The brief
The A3 had been slow to crank, the headlights dimming at idle, and a few electrical things acting up, the classic signs of a battery on its way out. He brought it in before it left him stranded, which is the right move, a dying battery only gives you so much warning. The battery starts the car and steadies the voltage for everything electronic while it runs. They wear out, the capacity drops, and once it can't hold a proper charge you get the slow cranking, the dimming lights, and odd behaviour from systems that don't like low voltage. On a modern Audi the new battery also has to be registered to the car's energy management so the charging system knows it's fresh and charges it correctly. A worn battery doesn't recover, so it needs replacing and coding in.
The diagnosis
A battery and charging test confirmed it, the battery was down, failing the load test and unable to hold voltage, which is what was behind the slow starts and the electrical niggles. The alternator was charging fine, it was just the battery at the end of its life. So it was a battery replacement, the correct type and rating for the car, fitted and then registered to the energy management so the charging would look after it properly.

Problem 1:
Answer these questions about the A3 battery text.
(a) What signs of a worn-out battery did the A3 show?
(b) What did the battery and charging test find about the alternator?
(c) After the new battery was fitted, what was it registered to?
Problem 2:
Write the next part of the A3 battery text, picking up after its last sentence.

Numeric chart reasoning data:
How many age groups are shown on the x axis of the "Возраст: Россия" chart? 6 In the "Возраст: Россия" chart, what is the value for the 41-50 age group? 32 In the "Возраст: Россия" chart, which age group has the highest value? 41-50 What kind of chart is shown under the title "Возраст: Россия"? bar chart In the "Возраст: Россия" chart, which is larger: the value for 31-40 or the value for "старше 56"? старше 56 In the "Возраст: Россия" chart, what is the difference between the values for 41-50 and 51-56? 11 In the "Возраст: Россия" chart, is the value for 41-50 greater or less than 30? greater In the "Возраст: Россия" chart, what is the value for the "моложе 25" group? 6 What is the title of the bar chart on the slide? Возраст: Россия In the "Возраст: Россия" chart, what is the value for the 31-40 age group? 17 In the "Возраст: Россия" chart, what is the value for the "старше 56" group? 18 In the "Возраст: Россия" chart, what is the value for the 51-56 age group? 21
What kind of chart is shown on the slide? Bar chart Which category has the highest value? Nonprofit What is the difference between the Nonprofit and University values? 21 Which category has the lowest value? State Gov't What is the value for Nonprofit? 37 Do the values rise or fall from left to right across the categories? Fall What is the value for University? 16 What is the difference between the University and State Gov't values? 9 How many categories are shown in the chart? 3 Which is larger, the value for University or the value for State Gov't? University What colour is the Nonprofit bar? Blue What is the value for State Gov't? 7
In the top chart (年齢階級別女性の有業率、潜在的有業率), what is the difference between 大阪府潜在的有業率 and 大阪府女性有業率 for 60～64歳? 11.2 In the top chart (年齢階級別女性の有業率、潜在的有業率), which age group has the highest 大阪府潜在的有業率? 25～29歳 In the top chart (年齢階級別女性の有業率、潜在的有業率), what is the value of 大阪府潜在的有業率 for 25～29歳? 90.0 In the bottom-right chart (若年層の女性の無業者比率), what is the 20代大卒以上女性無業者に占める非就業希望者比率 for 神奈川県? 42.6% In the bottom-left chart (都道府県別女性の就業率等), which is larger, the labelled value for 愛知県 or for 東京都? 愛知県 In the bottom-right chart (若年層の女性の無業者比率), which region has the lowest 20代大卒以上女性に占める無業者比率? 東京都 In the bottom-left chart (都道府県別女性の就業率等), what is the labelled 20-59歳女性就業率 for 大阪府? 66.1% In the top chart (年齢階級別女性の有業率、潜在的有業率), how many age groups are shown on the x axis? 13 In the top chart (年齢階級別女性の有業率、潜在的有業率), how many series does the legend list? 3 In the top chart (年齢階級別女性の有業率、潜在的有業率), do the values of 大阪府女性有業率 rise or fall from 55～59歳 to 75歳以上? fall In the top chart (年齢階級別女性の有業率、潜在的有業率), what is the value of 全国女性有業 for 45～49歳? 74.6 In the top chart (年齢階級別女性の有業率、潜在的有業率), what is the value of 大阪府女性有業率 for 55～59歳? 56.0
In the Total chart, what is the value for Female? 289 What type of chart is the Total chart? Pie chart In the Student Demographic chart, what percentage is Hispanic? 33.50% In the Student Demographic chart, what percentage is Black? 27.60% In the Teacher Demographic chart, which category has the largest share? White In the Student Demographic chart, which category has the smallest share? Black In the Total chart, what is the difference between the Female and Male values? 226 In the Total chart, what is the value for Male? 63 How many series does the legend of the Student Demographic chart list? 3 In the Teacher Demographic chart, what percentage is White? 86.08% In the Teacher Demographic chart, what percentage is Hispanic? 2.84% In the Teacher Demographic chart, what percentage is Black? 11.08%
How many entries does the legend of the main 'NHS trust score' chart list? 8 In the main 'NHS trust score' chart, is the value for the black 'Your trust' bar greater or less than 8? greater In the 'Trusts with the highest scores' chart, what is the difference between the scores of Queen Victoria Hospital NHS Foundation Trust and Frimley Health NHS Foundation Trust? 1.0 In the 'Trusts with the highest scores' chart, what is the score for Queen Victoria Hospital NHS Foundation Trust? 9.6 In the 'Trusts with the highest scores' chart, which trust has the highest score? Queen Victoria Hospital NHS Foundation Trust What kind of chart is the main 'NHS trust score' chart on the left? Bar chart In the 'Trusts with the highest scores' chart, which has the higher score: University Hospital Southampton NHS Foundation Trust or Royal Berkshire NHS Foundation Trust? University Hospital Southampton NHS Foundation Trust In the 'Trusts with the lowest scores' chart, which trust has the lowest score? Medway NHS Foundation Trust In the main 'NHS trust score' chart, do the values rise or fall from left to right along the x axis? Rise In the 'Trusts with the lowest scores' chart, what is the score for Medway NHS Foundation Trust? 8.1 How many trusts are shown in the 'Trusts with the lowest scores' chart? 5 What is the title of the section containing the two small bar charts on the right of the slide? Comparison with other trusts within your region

Answer 1:
(a) It was slow to crank, the headlights dimmed at idle, and a few electrical things were acting up.
(b) The alternator was charging fine.
(c) It was registered to the car's energy management.

Answer 2:
The work
The old battery was removed and a new battery of the correct type and rating fitted, the terminals cleaned and the clamp torqued properly. The new battery was then registered to the car's energy management so the charging system recognised it as fresh, and any stored low-voltage faults were cleared. A quick run confirmed a strong crank, steady voltage, bright lights, and the electrics behaving normally.
The outcome
Strong starts, steady voltage, bright lights, no electrical niggles, and the new battery registered so the charging system manages it. The A3 went home sorted. A worn battery only fails harder and drags the electrics down with it, so changing it and coding it in put the car right before the morning it wouldn't start.